> **Extract**
Package google.cloud.aiplatform.v1.schema.predict.instance

Index

TextEmbeddingPredictionInstance

Prediction input format for Text Embedding. LINT.IfChange

Fields
content

string

The main text content to embed.

title

string

Optional identifier of the text content.

task_type

TaskType

Optional downstream task the embeddings will be used for.

TaskType

Represents a downstream task the embeddings will be used for. next_id: 9

Enums
DEFAULT Unset value, which will default to one of the other enum values.
RETRIEVAL_QUERY Specifies the given text is a query in a search/retrieval setting.
RETRIEVAL_DOCUMENT Specifies the given text is a document from the corpus being searched.
SEMANTIC_SIMILARITY Specifies the given text will be used for STS.
CLASSIFICATION Specifies that the given text will be classified.
CLUSTERING Specifies that the embeddings will be used for clustering.
QUESTION_ANSWERING Specifies that the embeddings will be used for question answering.
FACT_VERIFICATION Specifies that the embeddings will be used for fact verification.
CODE_RETRIEVAL_QUERY Specifies that the embeddings will be used for code retrieval.

VideoGenerationModelInstance

Video generation input format for video generation model.

Fields
prompt

string

The text prompt for generating the videos.

image

Image

An image to use as the first frame of the generated video. If an input image is provided, an input video is not supported.

video

Video

An input video. If this field is provided, an input image is not supported. If a mask is provided along with the video, this video will be editing using the mask. Otherwise, this video will be extended by the given duration.

last_frame

Image

Image to use as the last frame of generated videos. An input image must also be provided.

camera_control

string

Camera motion to use in generated videos. An input image must also be provided. Valid values are: - fixed - pan_left - pan_right - tilt_up - tilt_down - truck_left - truck_right - pedestal_up - pedestal_down - push_in - pull_out

mask

Mask

Mask to use in generated videos.

reference_images[]

ReferenceImage

The images to use as the references to generate the videos. If this field is provided, the text prompt field must also be provided. The image, video, or last_frame field are not supported. Each image must be associated with a type. Veo 2 supports up to 3 asset images or 1 style image.

Image

Image input format for the prediction.

Fields
mime_type

string

The MIME type of the content of the image. Only the images in below listed MIME types are supported. - image/jpeg - image/png

Union field data. The image data. data can be only one of the following:
bytes_base64_encoded

string

Base64 encoded bytes string representing the image.

gcs_uri

string

The Google Cloud Storage location of the image.

Mask

Mask input format for the prediction.

Fields
mime_type

string

Valid values: - image/png - image/jpeg - image/webp - video/mov - video/mpeg - video/mp4 - video/mpg - video/avi - video/wmv - video/mpegps - video/flv

mask_mode

string

Describes how the mask will be used. Inpainting masks must match the aspect ration of the input video. Outpainting masks can be either 9:16 or 16:9. Available options are: - insert: The image mask contains a masked rectangular region which is applied on the first frame of the input video. The object described in the prompt is inserted into this region and will appear in subsequent frames. - remove: The image mask is used to determine an object in the first video frame to track. This object is removed from the video. - remove_static: The image mask is used to determine a region in the video. Objects in this region will be removed. - outpaint: The image mask contains a masked rectangular region where the input video will go. The remaining area will be generated. Video masks are not supported.

> **Data section**
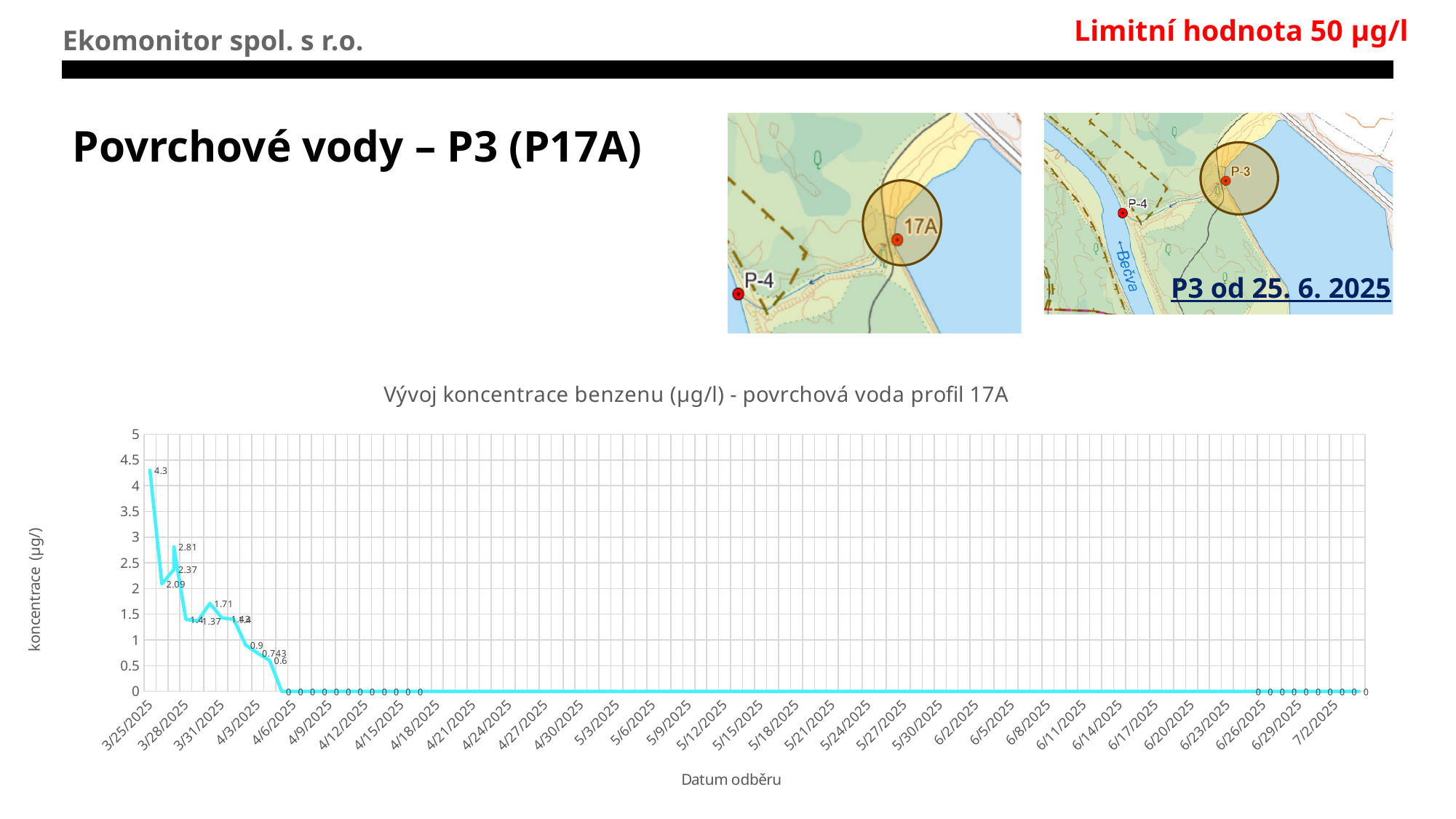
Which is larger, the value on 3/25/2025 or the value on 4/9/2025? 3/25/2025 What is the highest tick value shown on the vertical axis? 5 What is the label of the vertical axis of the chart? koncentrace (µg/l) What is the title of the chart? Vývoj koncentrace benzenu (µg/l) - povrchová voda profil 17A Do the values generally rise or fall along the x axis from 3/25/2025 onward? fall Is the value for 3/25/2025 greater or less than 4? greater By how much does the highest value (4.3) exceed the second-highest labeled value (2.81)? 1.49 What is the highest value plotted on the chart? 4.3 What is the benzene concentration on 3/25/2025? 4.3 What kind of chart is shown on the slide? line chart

> **About this task**
According to the API reference above, which aspect ratios can outpainting masks have?

> **Task response**
Outpainting masks can be either 9:16 or 16:9.